----- Material provided -----

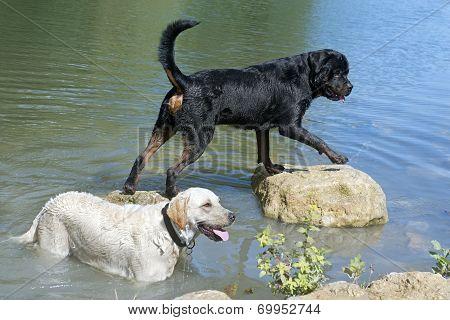 Rottweiler And Labrador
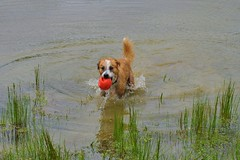 015 (RW~Jr Photography) Tags: dog pet pets dogs water fetch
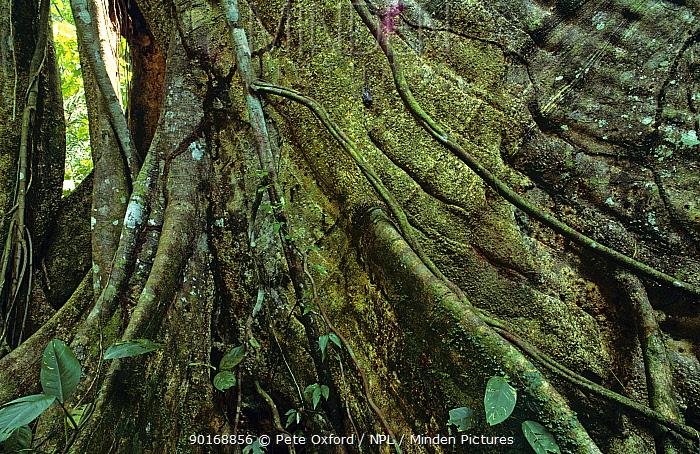 Fig tree (Ficus sp) buttress roots in Manu NP, Peru South America  -  Pete Oxford/ npl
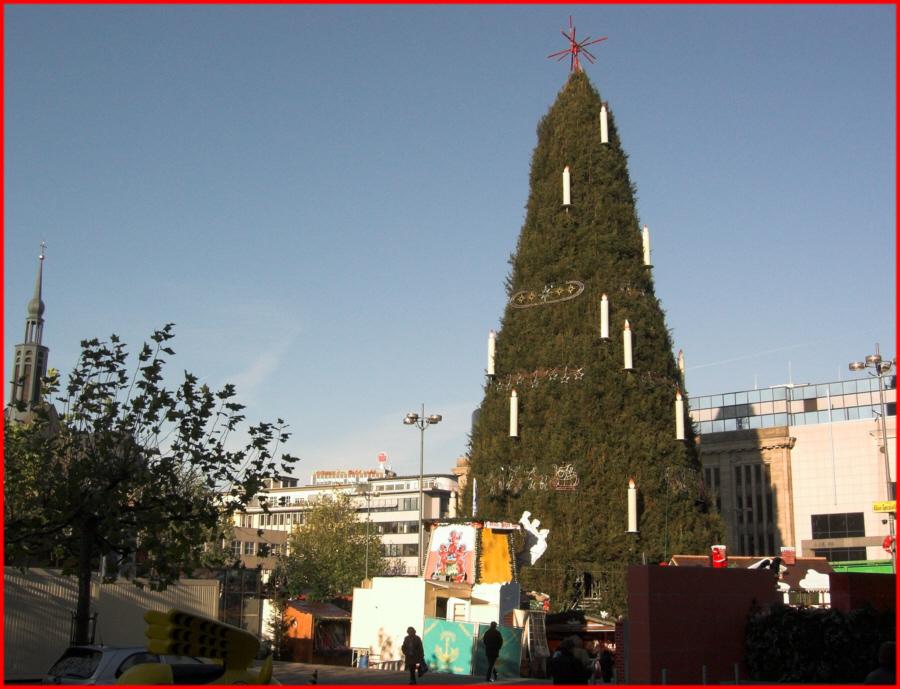 Größter Tannenbaum Deutschlands.Der Größte Zusammengesetzte Weihnachtsbaum Der Welt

-----

Give back the material above exactly, but without its images.

**Written reply**
 Rottweiler And Labrador
 015 (RW~Jr Photography) Tags: dog pet pets dogs water fetch
 Fig tree (Ficus sp) buttress roots in Manu NP, Peru South America  -  Pete Oxford/ npl
 Größter Tannenbaum Deutschlands.Der Größte Zusammengesetzte Weihnachtsbaum Der Welt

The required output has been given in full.